As the COVID-19 pandemic continues, Eanes ISD Superintendent Tom Leonard has stated that the district has not determined a date to reopen.
“The problem superintendents have been struggling with is we have been getting different dates from the city, different dates from the county," Leonard said during a virtual board meeting March 31. “Our communication has gone to a place where we are saying I’m not exactly sure when we’re opening.”
With no clear end to the district’s closure, EISD staff continues to serve its students through a remote learning platform, including students who fall under the special education department.
Molly May, the department’s executive director, spoke during the March 31 virtual board meeting, confirming that the special education department has developed its own remote teaching and learning plan, calling it a companion piece to the district’s overall virtual plan.
The instructional time and overall level of engagement was based on the district’s general education framework for virtual learning.
May stated that EISD has implemented telehealth practices and is continuing to offer physical therapy, speech therapy, occupational therapy, counseling and adapted physical education, all using a remote platform.
“It’s been a learning curve in lots of different ways,” May said. “As we implemented telehealth, we found that there were HIPAA requirements.”
Permission from a student’s parents or guardian is required prior to implementing telehealth services, May said.
May explained one of the largest issues is working to stay informed on federal and state guidelines related to students with disabilities.
The district is facing challenges focused on the Child Find system, which is how schools identify students with disabilities. Child Find was included within the Individuals with Disabilities Education Act, and according to May, a number of the evaluations are required to be conducted in-person.
May confirmed that EISD is not alone in this struggle, and departments nationwide are working through similar difficulties. At this time, the Office of Special Education Programs has not taken action to relax any of these guidelines during the COVID-19 pandemic.
“Where that impacts us is we will undoubtedly miss timelines, and that has funding implications in terms of evaluating students and finding them eligible for special education,” May said.
However, officials are working on this subject at the state and federal levels, and May said EISD is monitoring the situation closely.

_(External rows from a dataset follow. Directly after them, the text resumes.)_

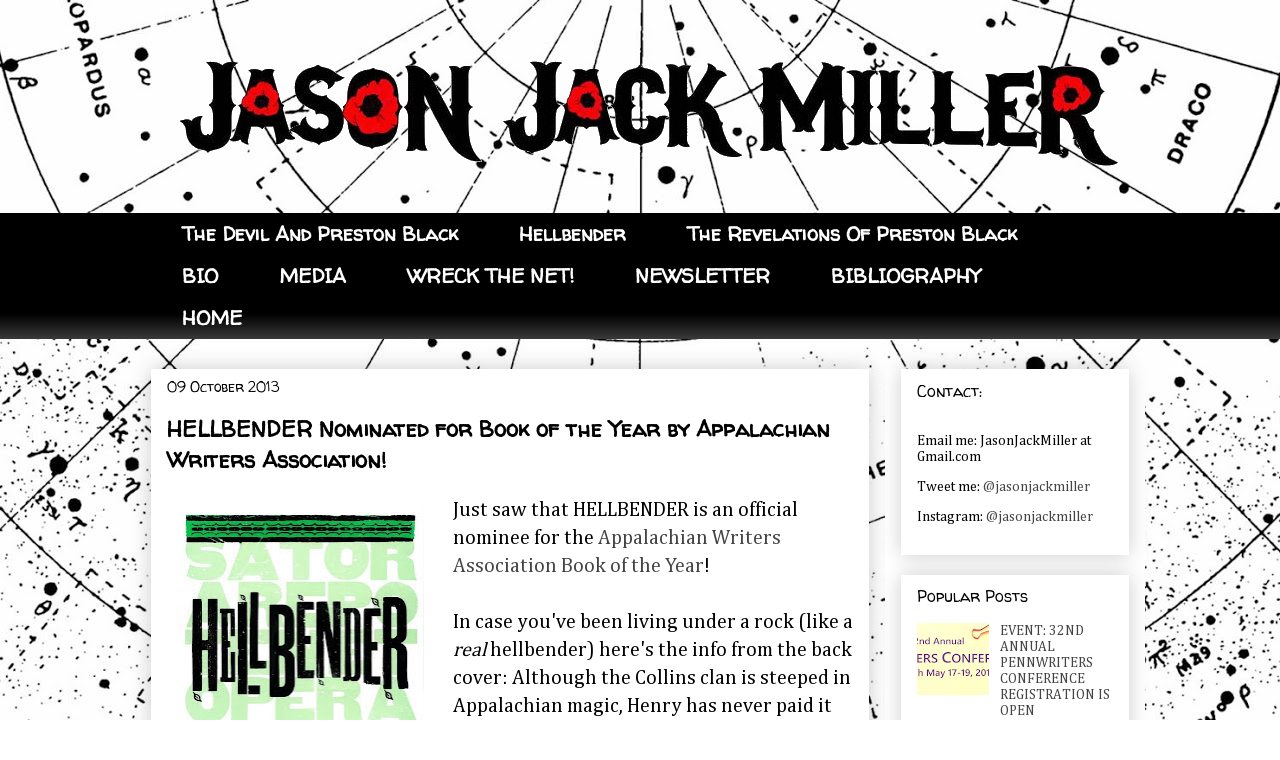

--- FILE ---
content_type: text/html; charset=UTF-8
request_url: http://www.jasonjackmiller.com/b/stats?style=BLACK_TRANSPARENT&timeRange=ALL_TIME&token=APq4FmBbI-QXQxp2qsCiufigg16nM6-Zc-fDlFBNaCLzUNjZXbq6qxMri_xjslAGEtOi-C6Vvvb0nR9y94hI5jXkJVxTpiGClw
body_size: 263
content:
{"total":1204576,"sparklineOptions":{"backgroundColor":{"fillOpacity":0.1,"fill":"#000000"},"series":[{"areaOpacity":0.3,"color":"#202020"}]},"sparklineData":[[0,15],[1,29],[2,20],[3,21],[4,56],[5,48],[6,40],[7,28],[8,35],[9,40],[10,46],[11,49],[12,28],[13,42],[14,40],[15,84],[16,64],[17,66],[18,77],[19,99],[20,74],[21,20],[22,43],[23,56],[24,26],[25,22],[26,16],[27,19],[28,21],[29,16]],"nextTickMs":1200000}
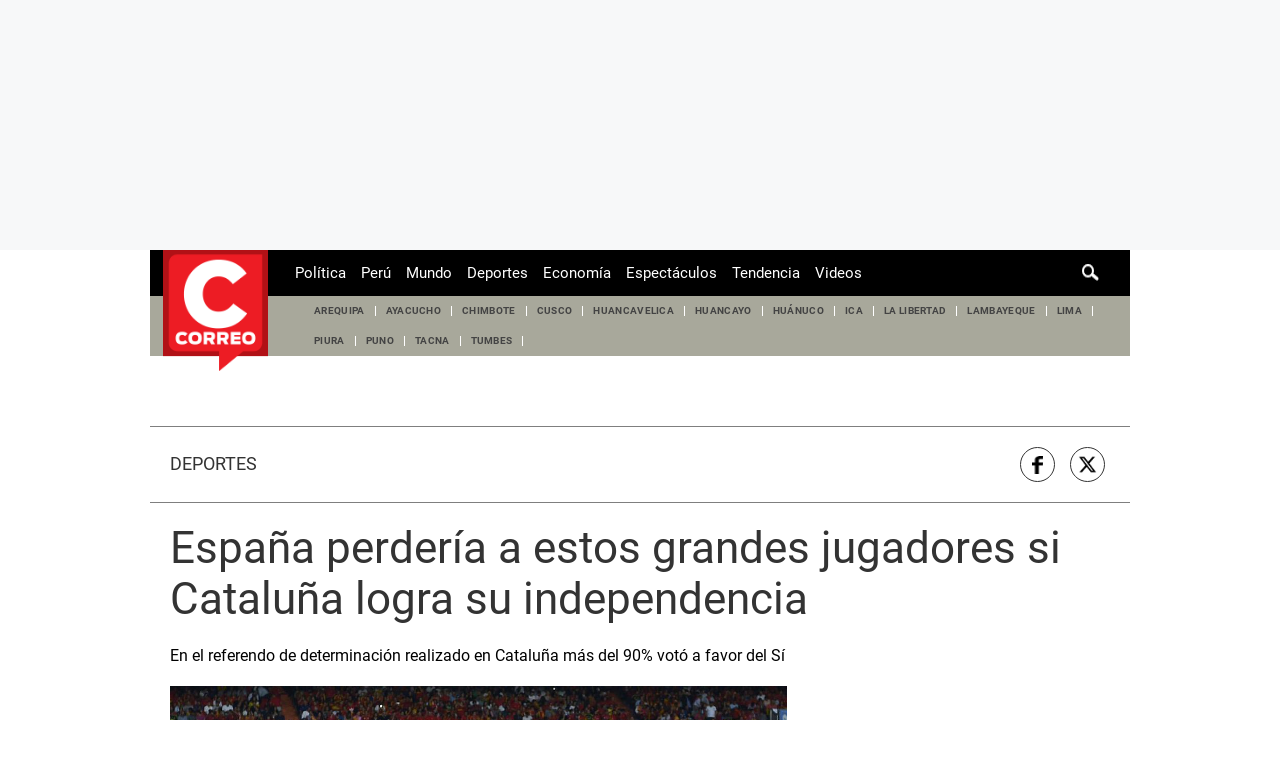

--- FILE ---
content_type: text/html; charset=utf-8
request_url: https://www.google.com/recaptcha/api2/aframe
body_size: 183
content:
<!DOCTYPE HTML><html><head><meta http-equiv="content-type" content="text/html; charset=UTF-8"></head><body><script nonce="72eFipKhtVUn1LYNvxuw9w">/** Anti-fraud and anti-abuse applications only. See google.com/recaptcha */ try{var clients={'sodar':'https://pagead2.googlesyndication.com/pagead/sodar?'};window.addEventListener("message",function(a){try{if(a.source===window.parent){var b=JSON.parse(a.data);var c=clients[b['id']];if(c){var d=document.createElement('img');d.src=c+b['params']+'&rc='+(localStorage.getItem("rc::a")?sessionStorage.getItem("rc::b"):"");window.document.body.appendChild(d);sessionStorage.setItem("rc::e",parseInt(sessionStorage.getItem("rc::e")||0)+1);localStorage.setItem("rc::h",'1769720663042');}}}catch(b){}});window.parent.postMessage("_grecaptcha_ready", "*");}catch(b){}</script></body></html>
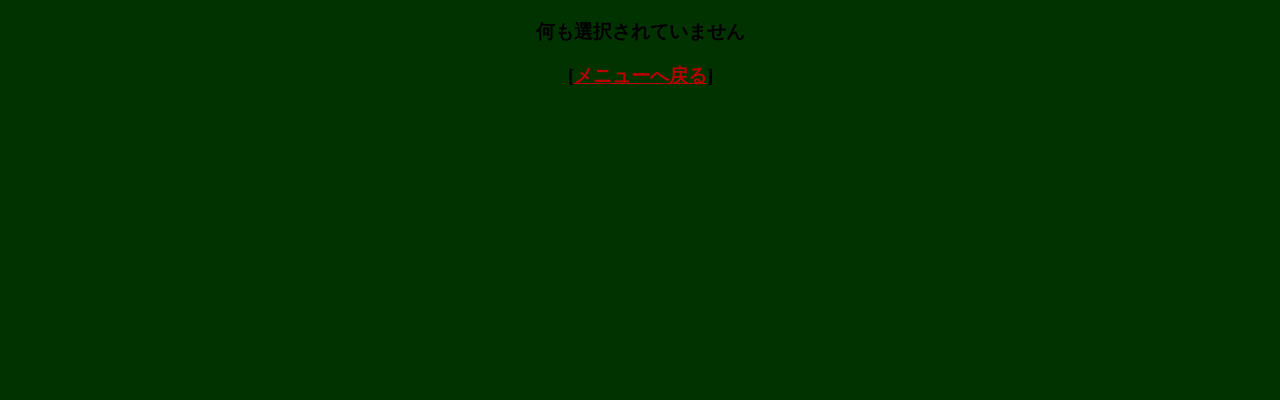

--- FILE ---
content_type: text/html
request_url: http://ikariya.com/shop/cargo.cgi?_file=A.01
body_size: 413
content:
<!DOCTYPE HTML PUBLIC "-//W3C//DTD HTML 4.0//EN">
<HTML>
<HEAD>
<TITLE>イカリヤ・オンラインショップ</TITLE>
<meta http-equiv="Content-Type" content="text/html; charset=x-sjis">
<SCRIPT language="JavaScript">
<!--
function PageBack(){ history.back(); }
//-->
</SCRIPT>
</HEAD>
<BODY TEXT="#000000" BGCOLOR="#003300" LINK="#BB0000" VLINK="#0033FF">
<center>
<h3>何も選択されていません</h3>
<h3>[<A HREF="../index2.html">メニューへ戻る</A>]</h3>
</center>
</body></html>
<!--  -->
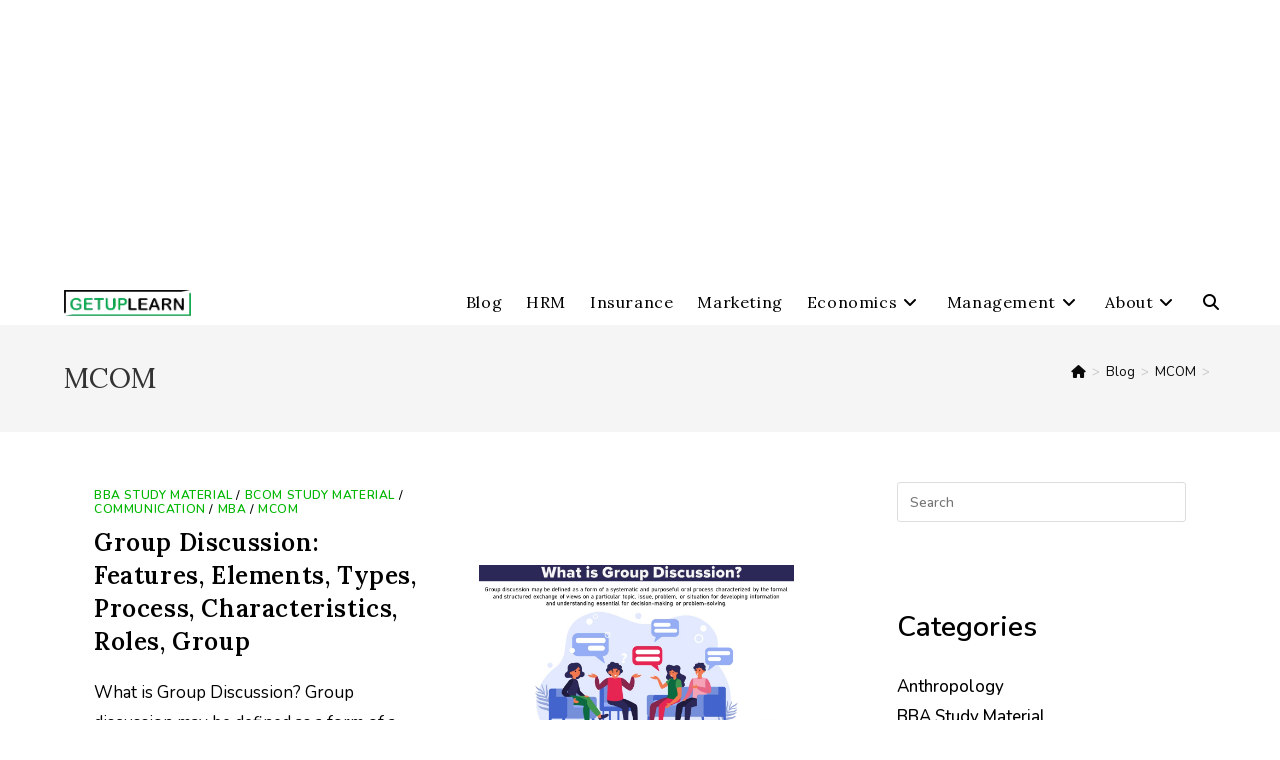

--- FILE ---
content_type: text/html; charset=utf-8
request_url: https://www.google.com/recaptcha/api2/aframe
body_size: 267
content:
<!DOCTYPE HTML><html><head><meta http-equiv="content-type" content="text/html; charset=UTF-8"></head><body><script nonce="aojmtt0VY8r2SzLwSXyPNQ">/** Anti-fraud and anti-abuse applications only. See google.com/recaptcha */ try{var clients={'sodar':'https://pagead2.googlesyndication.com/pagead/sodar?'};window.addEventListener("message",function(a){try{if(a.source===window.parent){var b=JSON.parse(a.data);var c=clients[b['id']];if(c){var d=document.createElement('img');d.src=c+b['params']+'&rc='+(localStorage.getItem("rc::a")?sessionStorage.getItem("rc::b"):"");window.document.body.appendChild(d);sessionStorage.setItem("rc::e",parseInt(sessionStorage.getItem("rc::e")||0)+1);localStorage.setItem("rc::h",'1769023328349');}}}catch(b){}});window.parent.postMessage("_grecaptcha_ready", "*");}catch(b){}</script></body></html>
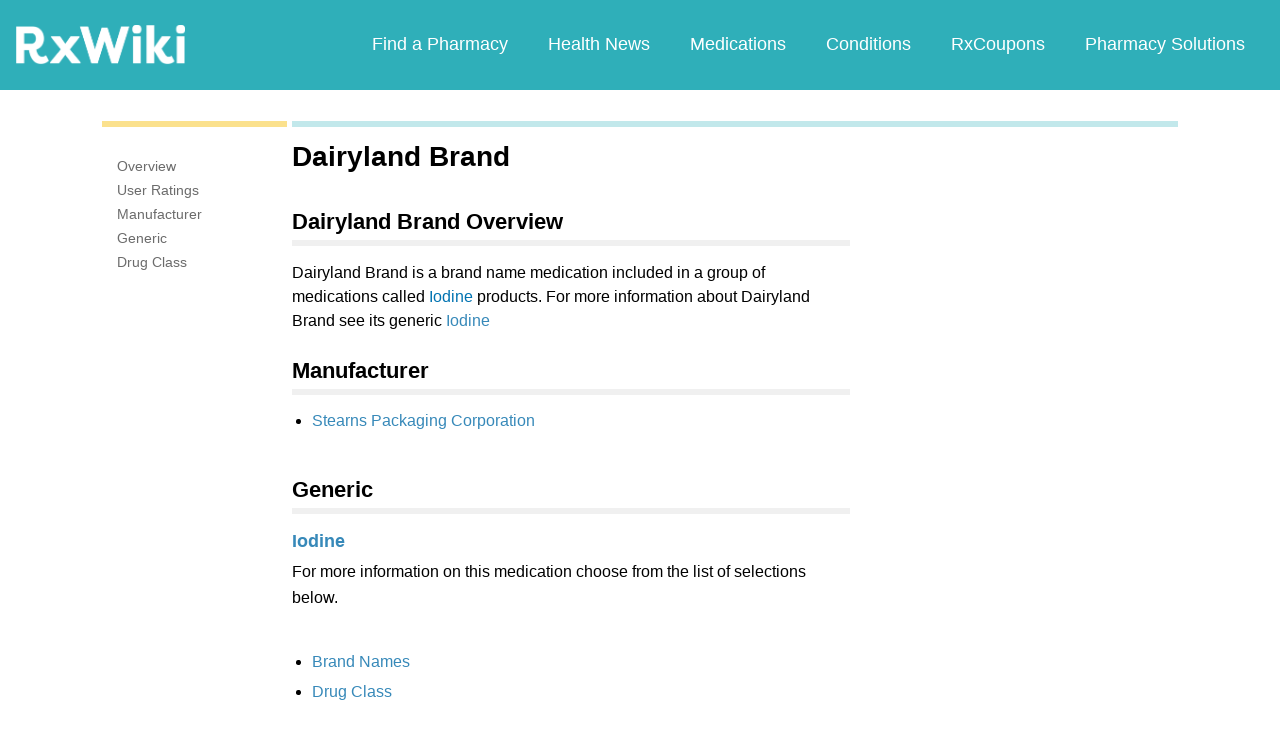

--- FILE ---
content_type: text/html; charset=utf-8
request_url: https://www.google.com/recaptcha/api2/aframe
body_size: 265
content:
<!DOCTYPE HTML><html><head><meta http-equiv="content-type" content="text/html; charset=UTF-8"></head><body><script nonce="hmoT37rnFtom6-MEtYC1RA">/** Anti-fraud and anti-abuse applications only. See google.com/recaptcha */ try{var clients={'sodar':'https://pagead2.googlesyndication.com/pagead/sodar?'};window.addEventListener("message",function(a){try{if(a.source===window.parent){var b=JSON.parse(a.data);var c=clients[b['id']];if(c){var d=document.createElement('img');d.src=c+b['params']+'&rc='+(localStorage.getItem("rc::a")?sessionStorage.getItem("rc::b"):"");window.document.body.appendChild(d);sessionStorage.setItem("rc::e",parseInt(sessionStorage.getItem("rc::e")||0)+1);localStorage.setItem("rc::h",'1769454512863');}}}catch(b){}});window.parent.postMessage("_grecaptcha_ready", "*");}catch(b){}</script></body></html>

--- FILE ---
content_type: text/javascript; charset=utf-8
request_url: https://app.link/_r?sdk=web2.86.5&branch_key=key_live_ofAKvbd28YCAHL8U4QHP5amkqrmuEgq6&callback=branch_callback__0
body_size: 71
content:
/**/ typeof branch_callback__0 === 'function' && branch_callback__0("1544411033270532046");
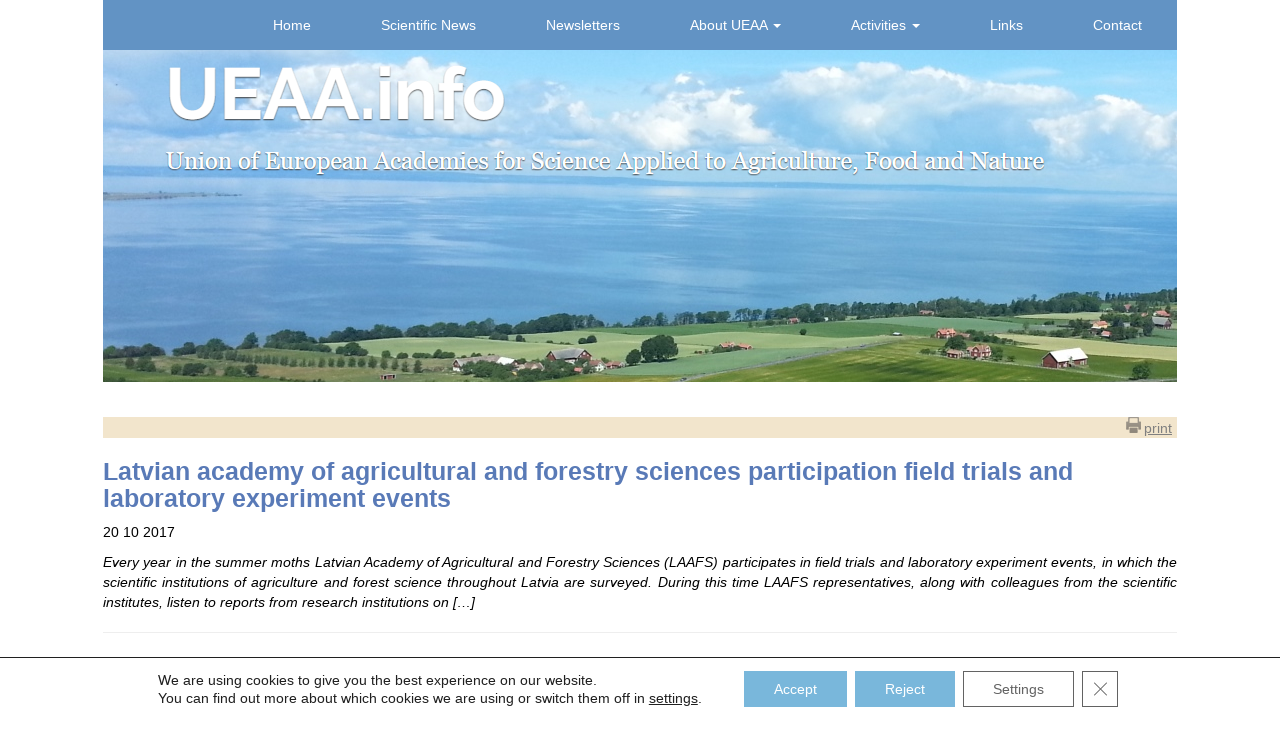

--- FILE ---
content_type: text/css
request_url: https://ueaa.info/wp-content/themes/ueaa/style.css
body_size: 56
content:
.post-link-2154 {
	font-size: 24px;
	color: orange;
}

--- FILE ---
content_type: text/css
request_url: https://ueaa.info/wp-content/plugins/envira-gallery-lite/assets/css/fancybox.css?ver=1.12.3
body_size: 1492
content:
#envirabox-wrap,
#envirabox-wrap *,
#envirabox-overlay {
	box-sizing: content-box;
	-webkit-box-sizing: content-box;
	-moz-box-sizing: content-box;
}

#envirabox-loading,
.envirabox-close,
#envirabox-left #envirabox-left-ico,
#envirabox-right #envirabox-right-ico {
	background-image: url("images/envirabox_sprite.png");
}

#envirabox-loading {
	position: fixed;
	top: 50%;
	left: 50%;
	margin-top: -22px;
	margin-left: -22px;
	background-position: 0 -108px;
	opacity: 0.8;
	cursor: pointer;
	z-index: 988100;
	display: none;
}

#envirabox-loading div {
	width: 44px;
	height: 44px;
	background: url("images/envirabox_loading.gif") center center no-repeat;
}

#envirabox-overlay {
	position: absolute;
	top: 0;
	left: 0;
	width: 100%;
	z-index: 988010;
	display: none;
	background: url("images/envirabox_overlay.png");
	background-color: rgba(0, 0, 0, 0.9); /* !important; */
}

#envirabox-tmp {
	padding: 0;
	margin: 0;
	border: 0;
	overflow: auto;
	display: none;
}

#envirabox-wrap {
	position: absolute;
	top: 0;
	left: 0;
	padding: 20px;
	z-index: 988020;
	outline: none;
	display: none;
}

#envirabox-outer {
	position: relative;
	width: 100%;
	height: 100%;
	background: #fff;
	-webkit-border-radius: 4px;
	-moz-border-radius: 4px;
	border-radius: 4px;
}

#envirabox-content {
	width: 0;
	height: 0;
	padding: 0;
	outline: none;
	position: relative;
	overflow: hidden;
	z-index: 988021;
	border: 0px solid #fff;
	-webkit-box-shadow: 0 10px 25px rgba(0, 0, 0, 0.5);
	-moz-box-shadow: 0 10px 25px rgba(0, 0, 0, 0.5);
	box-shadow: 0 10px 25px rgba(0, 0, 0, 0.5);
	-webkit-border-radius: 4px;
	-moz-border-radius: 4px;
	border-radius: 4px;
}

#envirabox-hide-sel-frame {
	position: absolute;
	top: 0;
	left: 0;
	width: 100%;
	height: 100%;
	background: transparent;
	z-index: 988020;
}

#envirabox-close {
	position: absolute;
	top: -18px;
	right: -18px;
	width: 36px;
	height: 36px;
	z-index: 988040;
	cursor: pointer;
	display: none;
	background-image: url("images/envirabox_sprite.png");
}

#envirabox-error {
	color: #444;
	font: normal 12px / 20px Arial;
	padding: 14px;
	margin: 0;
}

#envirabox-img {
	width: 100%;
	height: 100%;
	padding: 0;
	margin: 0;
	border: none;
	outline: none;
	line-height: 0;
	vertical-align: top;
}

#envirabox-frame {
	width: 100%;
	height: 100%;
	border: none;
	display: block;
}

#envirabox-left,
#envirabox-right {
	position: absolute;
	bottom: 0px;
	height: 100%;
	width: 35%;
	cursor: pointer;
	outline: none;
	background: transparent url("images/blank.gif");
	z-index: 988040;
	display: none;
}

#envirabox-left {
	left: 0px;
}

#envirabox-right {
	right: 0px;
}

#envirabox-left-ico,
#envirabox-right-ico {
	position: absolute;
	top: 50%;
	left: -9999px;
	width: 36px;
	height: 34px;
	margin-top: -15px;
	cursor: pointer;
	z-index: 988040;
	display: block;
}

#envirabox-left-ico {
	background-position: 0 -36px;
}

#envirabox-right-ico {
	background-position: 0 -72px;
}

#envirabox-left:hover,
#envirabox-right:hover {
	visibility: visible; /* IE6 */
}

body.envira-touch #envirabox-left span,
#envirabox-left:hover span {
	left: 20px;
}

#envirabox-right:hover span,
body.envira-touch #envirabox-right span {
	left: auto;
	right: 20px;
}

body.envira-touch #envirabox-left,
body.envira-touch #envirabox-right {
	visibility: visible;
}

#envirabox-title {
	font-family: Helvetica;
	font-size: 12px;
	z-index: 988025;
}

#envirabox-title.envirabox-title-inside {
	padding-bottom: 12px;
	background: #fff;
	font-size: 13px;
	line-height: 20px;
	font-family: "Helvetica Neue", Helvetica, Arial, sans-serif;
	position: relative;
	text-shadow: none;
	z-index: 988090;
	margin-left: 0 !important;
	margin-right: 0 !important;
	padding-left: 15px;
	padding-right: 15px;
	margin-top: -6px;
	-webkit-border-bottom-right-radius: 4px;
	-webkit-border-bottom-left-radius: 4px;
	-moz-border-radius-bottomright: 4px;
	-moz-border-radius-bottomleft: 4px;
	border-bottom-right-radius: 4px;
	border-bottom-left-radius: 4px;
}

#envirabox-title.envirabox-title-outside {
	padding-top: 10px;
	color: #fff;
	font-size: 13px;
	line-height: 20px;
	font-family: "Helvetica Neue", Helvetica, Arial, sans-serif;
	position: relative;
	text-shadow: none;
	padding-left: 0 !important;
}

#envirabox-title-outside {
	color: #fff;
	font-size: 13px;
	line-height: 20px;
	font-family: "Helvetica Neue", Helvetica, Arial, sans-serif;
	position: relative;
	text-shadow: none;
}

.envirabox-title-over {
	position: absolute;
	bottom: 0;
	left: 0;
	color: #fff;
	text-align: left;
}

#envirabox-title-over {
	padding: 10px;
	background: #000;
	background: rgba(0, 0, 0, 0.8);
	display: inline-block;
	font-size: 13px;
	line-height: 20px;
	font-family: "Helvetica Neue", Helvetica, Arial, sans-serif;
	position: relative;
	text-shadow: none;
}

.envirabox-title-float {
	position: absolute;
	left: 0;
	bottom: -20px;
	height: 32px;
}

#envirabox-title-float-wrap {
	border: none;
	border-collapse: collapse;
	width: auto;
}

#envirabox-title-float-wrap tbody,
#envirabox-title-float-wrap td {
	border: none;
	white-space: nowrap;
}

#envirabox-title-float-left {
	padding: 0 0 0 15px;
}

#envirabox-title-float-main {
	display: inline-block;
	margin-right: -100%;
	padding: 2px 20px;
	background: transparent;
	background: rgba(0, 0, 0, 0.8);
	-webkit-border-radius: 15px;
	-moz-border-radius: 15px;
	border-radius: 15px;
	text-shadow: 0 1px 2px #222;
	color: #fff;
	line-height: 24px;
	white-space: nowrap;
}

#envirabox-title-float-right {
	padding: 0 0 0 15px;
}

/* UPDATED FOR TWENTY-SEVENTEEN */

#envirabox-title-float-wrap tr {
	border-bottom: 0;
}

.envirabox-ie .envirabox-bg {
	background: transparent !important;
}

@media only screen and (-webkit-min-device-pixel-ratio: 2),
	only screen and (min--moz-device-pixel-ratio: 2),
	only screen and (-o-min-device-pixel-ratio: 2 / 1), only screen and (min-device-pixel-ratio: 2),
	only screen and (min-resolution: 192dpi), only screen and (min-resolution: 2dppx) {
	#envirabox-loading,
	.envirabox-close,
	#envirabox-left #envirabox-left-ico,
	#envirabox-right #envirabox-right-ico,
	#envirabox-close {
		background-image: url("images/envirabox_sprite@2x.png");
		background-size: 44px 152px;
	}

	#envirabox-loading div {
		background-image: url("images/envirabox_loading@2x.gif");
		background-size: 24px 24px;
	}
}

“We have delved into lots of different areas we haven’t been in before.” May said. “[Remote learning] is up and running, and our students are getting therapy; they’re getting instruction; they’re able to see their teachers the same way as all of our other students.”
May is also working with the districts’ nurses to develop a system for returning students’ medication in the event that the closure is prolonged. She said this would likely be conducted in a drop-off style much like the system used by the Food and Nutrition Services or Technology staff to distribute lunch and iPads.